***** RECORDS FOR THIS TASK

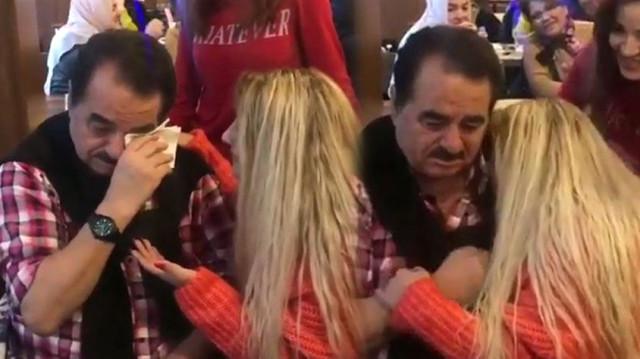 İbrahim Tatlıses'i hüngür hüngür ağlatan kadın!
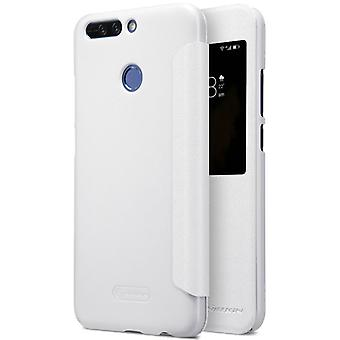 Nillkin smart cover white for Huawei honor 8 per bag sleeve case pouch protective
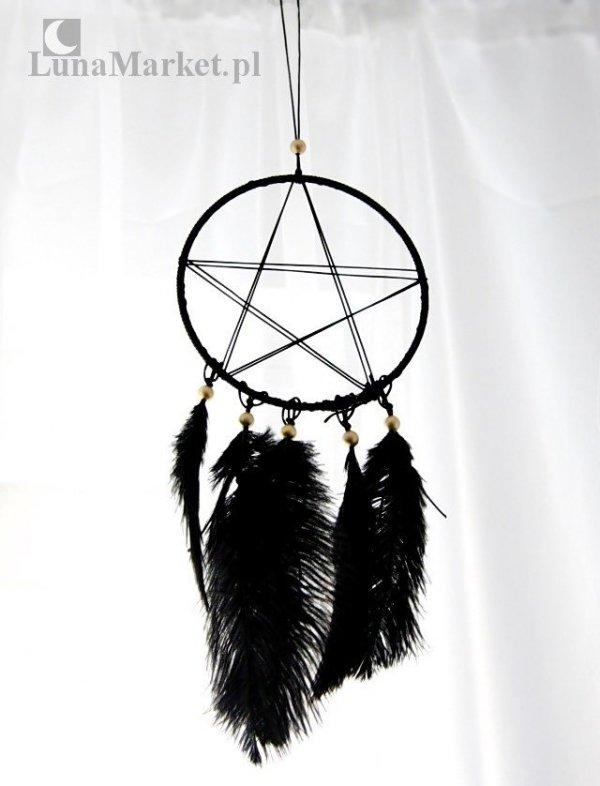 """Pentagram Sentinel """"Pentagram Strażnik"""" - czarny łapacz snów"""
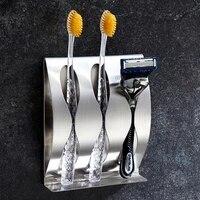 Organisateur de brosse a dents auto-adhesive en acier inoxydable  support mural pour brosse a dents  nouvelle collection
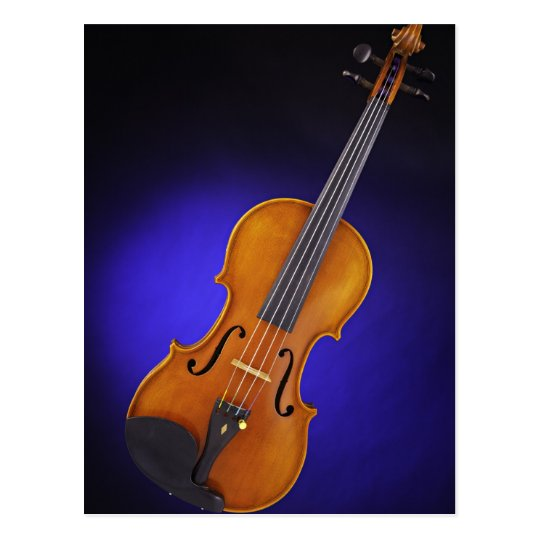 Violin or Viola Blue Postcard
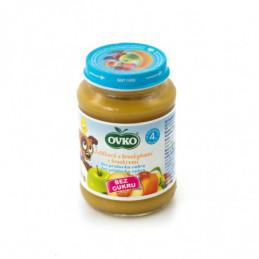 Dětská výživa DIA meruňková 190g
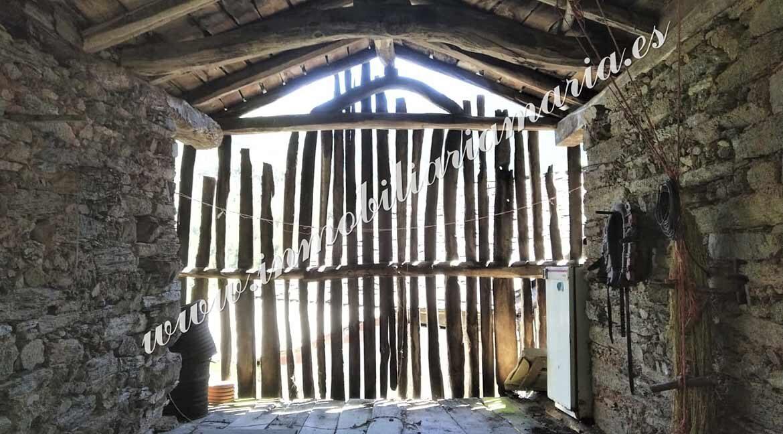 interior-anexo-casa-paime-ribeira-de-piquin-Lugo-inmobiliaria-maria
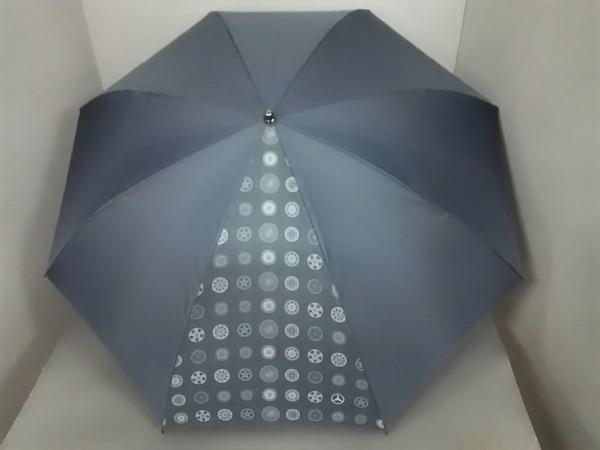 Mercedes-Benz(メルセデスベンツ) 折りたたみ傘美品  ダークグレー 化学繊維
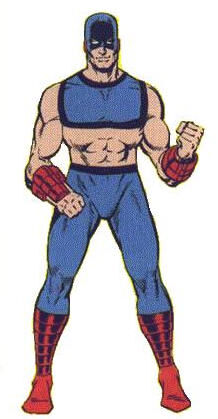 Darren Bentley (Earth-616) from Official Handbook of the Marvel Universe Vol 2 20 0002.jpg
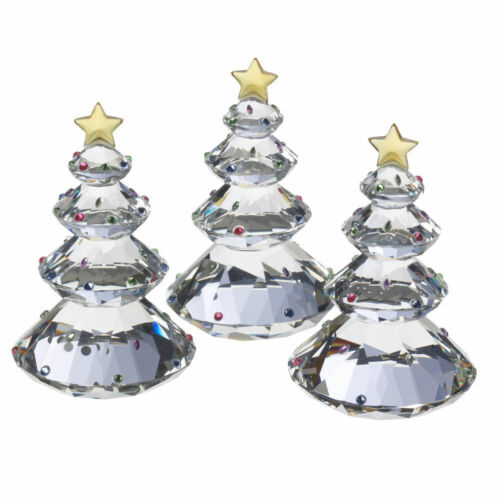 NEW! JUDITH RIPKA Home Gemstone Pattern 3 Pc SET In Box Crystal Christmas Tree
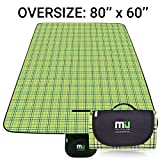 MIU COLOR Large Waterproof Outdoor Picnic Blanket, Sandproof and Waterproof Picnic Blanket Tote for Camping Hiking Grass Travelling (80'' x 60'' Green Plaid)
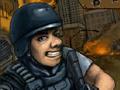 Urban Specialist online game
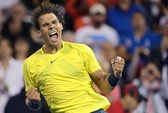 Đánh bại Djokovic, Nadal vào chung kết Rogers Cup 2013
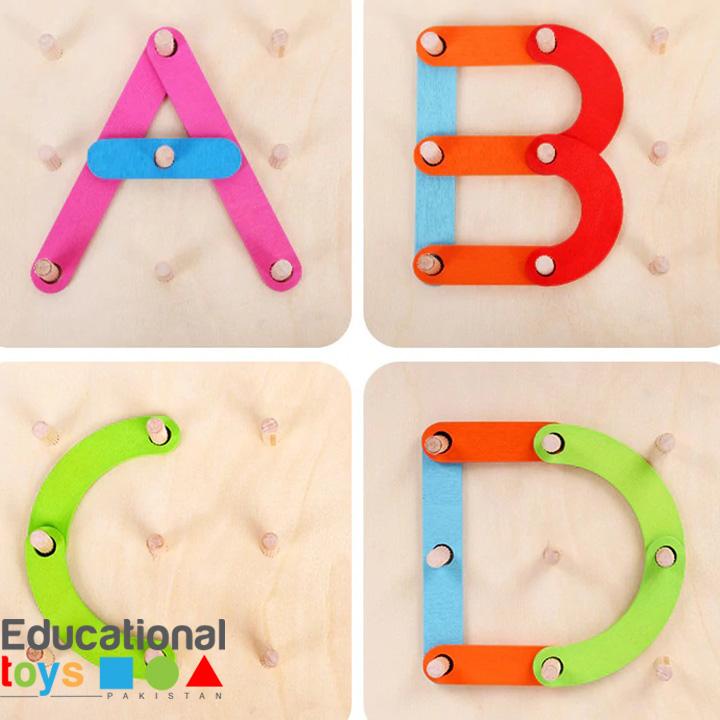 wooden-shape-combination-puzzle-2
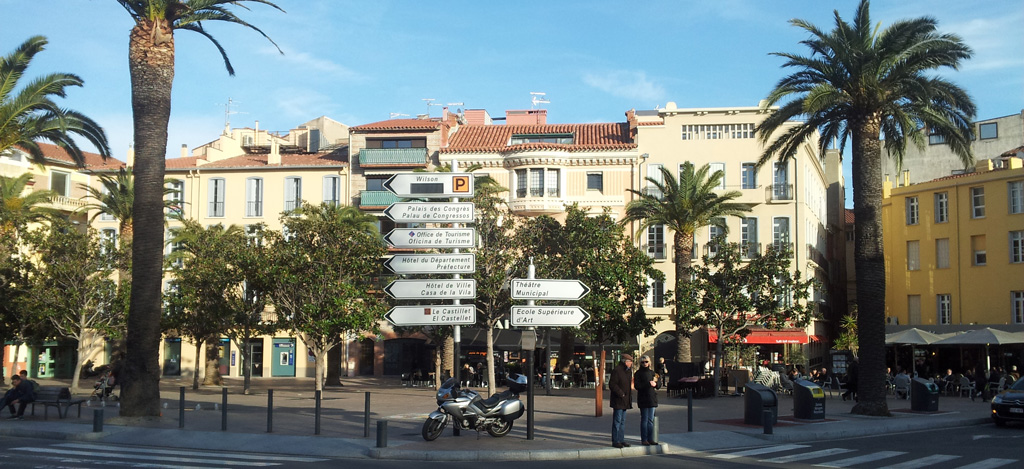 Perpignan quel avenir pour le commerce en centre ville le journal catalan - Chambre de commerce et d industrie perpignan ...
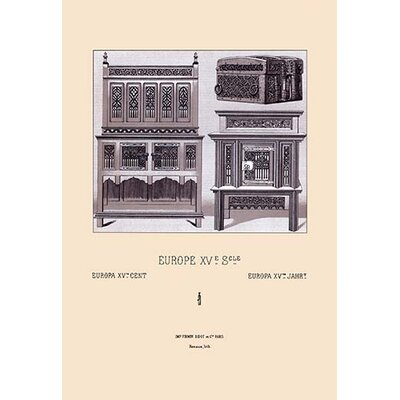 'European Armour of the 15th and 16th Centuries' by Auguste Racinet Graphic Art 0-587-13800-9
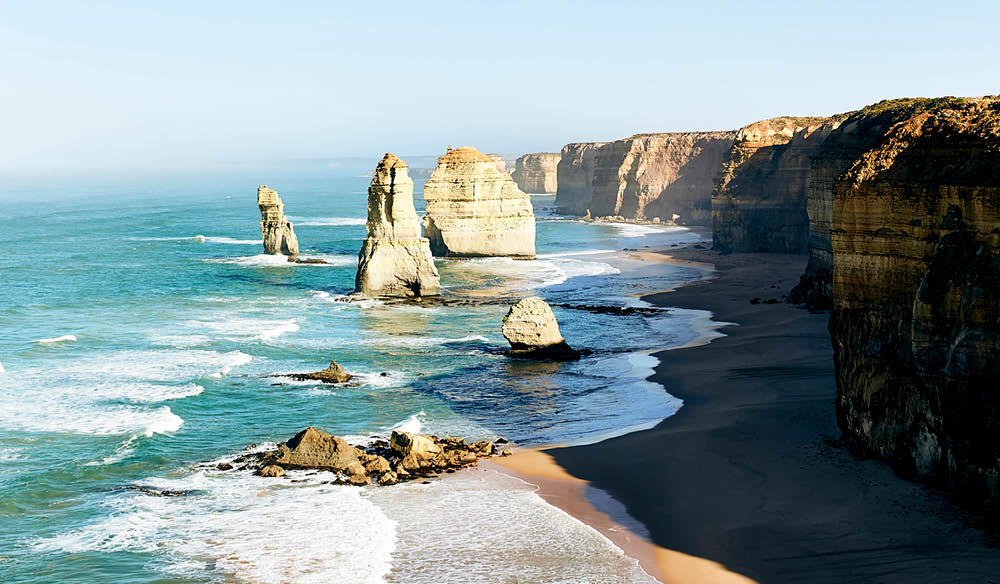 Unsurprisingly, the Great Ocean Road took home the 'Ultimate Road Trip' award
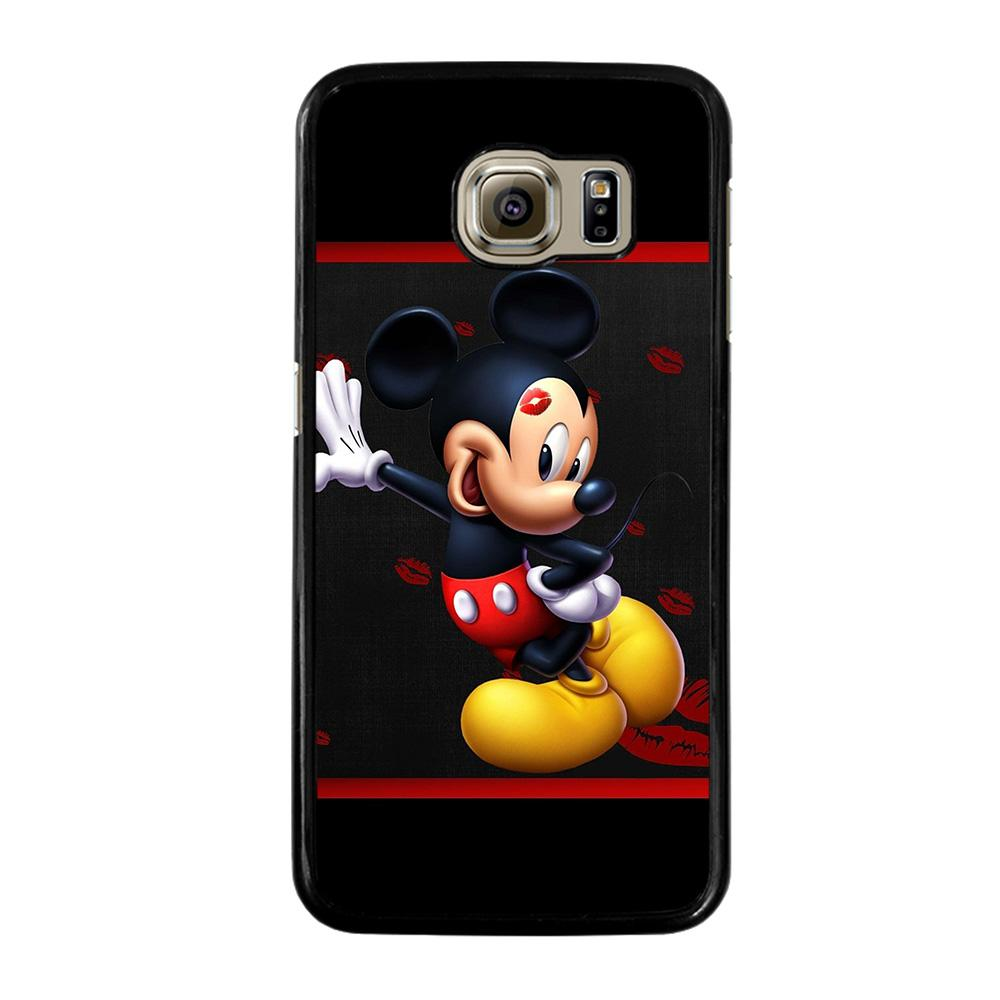 MICKEY MOUSE KISS Cover Samsung Galaxy S6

**********

* INSTRUCTIONS FOR THE TASK: Begin at the first line of the records and please reproduce every line exactly through the one containing "NEW! JUDITH RIPKA", leaving all pictures out.

* RESULT OF THE EXERCISE:
 İbrahim Tatlıses'i hüngür hüngür ağlatan kadın!
 Nillkin smart cover white for Huawei honor 8 per bag sleeve case pouch protective
 """Pentagram Sentinel """"Pentagram Strażnik"""" - czarny łapacz snów"""
 Organisateur de brosse a dents auto-adhesive en acier inoxydable  support mural pour brosse a dents  nouvelle collection
 Violin or Viola Blue Postcard
 Dětská výživa DIA meruňková 190g
 interior-anexo-casa-paime-ribeira-de-piquin-Lugo-inmobiliaria-maria
 Mercedes-Benz(メルセデスベンツ) 折りたたみ傘美品  ダークグレー 化学繊維
 Darren Bentley (Earth-616) from Official Handbook of the Marvel Universe Vol 2 20 0002.jpg
 NEW! JUDITH RIPKA Home Gemstone Pattern 3 Pc SET In Box Crystal Christmas Tree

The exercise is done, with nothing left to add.